The International Team of Implantology (ITI) SAC Assessment Tool already differentiates between three GPs to identify high-, medium- and low-risk patients before implant placement and subsequent prosthetic treatment [18]. Trans-gingival probing with either a periodontal probe or an endodontic instrument, ultrasonography or cone beam computer tomography (CBCT) are possible alternatives to the described probe transparency methods; however, these other techniques are either invasive, not available to most clinicians or rather technique sensitive. Probe transparency, in contrast, was recommended as an easy-to-perform, low-cost and non-invasive method for daily clinical practice [19]. Using a simple dichotomous classification as seen for PCP12 (< 0.5 mm >), only high-risk patients with a thin GP could be evaluated. If a more comprehensive approach is warranted, DBS12 or CBP might allow a more advanced differentiation into three subgroups with similar prediction for tissue thickness. Furthermore, distinction between thick and very thick for CBP might not be possible or clinically relevant because of the congruent thickness appraisals for the blue and green tool tip. Supporting this assumption, similar clinical results have been shown for thick and very thick GP based on CBP classification after root coverage procedures without grafts showing; however, no statistically significant differences [20]. Coronally advanced flap procedures yielded complete root coverage in 20% of thin GP, 60% of moderate and ≥ 80% for thick/very thick GP [21]. Future research needs to evaluate treatment protocols based on GP before, e.g. root coverage procedures, implant or orthodontic treatment.

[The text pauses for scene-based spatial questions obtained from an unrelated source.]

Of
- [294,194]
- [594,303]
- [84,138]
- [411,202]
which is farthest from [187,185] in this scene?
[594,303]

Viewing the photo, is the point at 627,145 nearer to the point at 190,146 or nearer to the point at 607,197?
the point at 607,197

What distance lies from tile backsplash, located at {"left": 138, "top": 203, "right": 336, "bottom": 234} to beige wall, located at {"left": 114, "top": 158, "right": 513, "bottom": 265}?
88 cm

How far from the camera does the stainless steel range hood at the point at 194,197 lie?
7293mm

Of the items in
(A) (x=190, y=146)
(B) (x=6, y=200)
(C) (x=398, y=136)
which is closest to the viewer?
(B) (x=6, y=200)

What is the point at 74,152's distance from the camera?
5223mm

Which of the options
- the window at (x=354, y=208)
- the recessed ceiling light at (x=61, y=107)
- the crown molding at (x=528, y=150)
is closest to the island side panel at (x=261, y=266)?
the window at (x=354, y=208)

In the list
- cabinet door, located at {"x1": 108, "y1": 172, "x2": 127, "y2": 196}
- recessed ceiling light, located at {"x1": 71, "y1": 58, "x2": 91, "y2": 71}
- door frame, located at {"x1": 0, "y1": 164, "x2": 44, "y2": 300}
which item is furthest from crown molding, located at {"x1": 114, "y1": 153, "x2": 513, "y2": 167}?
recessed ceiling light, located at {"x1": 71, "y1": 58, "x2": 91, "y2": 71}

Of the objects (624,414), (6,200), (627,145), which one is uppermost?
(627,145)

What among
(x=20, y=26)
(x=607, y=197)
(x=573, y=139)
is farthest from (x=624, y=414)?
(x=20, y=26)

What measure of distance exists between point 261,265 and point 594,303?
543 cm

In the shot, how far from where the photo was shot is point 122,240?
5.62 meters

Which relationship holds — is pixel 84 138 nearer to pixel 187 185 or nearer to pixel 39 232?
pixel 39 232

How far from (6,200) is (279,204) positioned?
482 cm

The present study did not evaluate differences of gingival colour, which may be considered as a shortcoming. Potentially, only slight variations within tissue samples could impair the ability to evaluate probe visibility. Tissue samples were strictly kept moist and cooled during the whole investigation; however, slight changes in tissue thickness or colour still might have been occurred. In addition, multiple intraoral measurements at the same location—e.g. six times for our study—might lead to tissue changes as well. While we looked for a high investigator agreement threshold level (≥ 90%) instead of inter-rater reliability or correlation due to inherent statistical calculation and interpretation shortfalls, we did not check intra-rater reliability as another study limitation. In addition, the study assessed non-vital tissues without blood flow which might account for differences to clinical measurements. It remains unclear to which extend gingival pigmentation, collagen content, blood flow and circulation characteristics or surface texture might influence GP assessment. GP differences among ethnicities still need to be evaluated. Furthermore, the influence of different diameter of instrument tips causing different pressure on the gingival margin or within the sulcus cannot be assessed ex vivo. Clinical studies need to confirm the findings of this preclinical investigation.

Conclusion

PCP12, DBS12 and CBP seem to be easy-to-use and reliable tools for daily clinical practice. Based on the above presented preclinical and previous clinical findings of our group, differentiation in more than thin vs. thick GP seems feasible and is advocated. GP classification might be thin (< 0.5 mm, high risk), moderate (0.5–0.8 mm, medium risk) and thick (> 0.8 mm, low risk). Further clinical investigation and clinical trials are needed to approve the above mentioned thresholds and to evaluate the impact on different treatment protocols.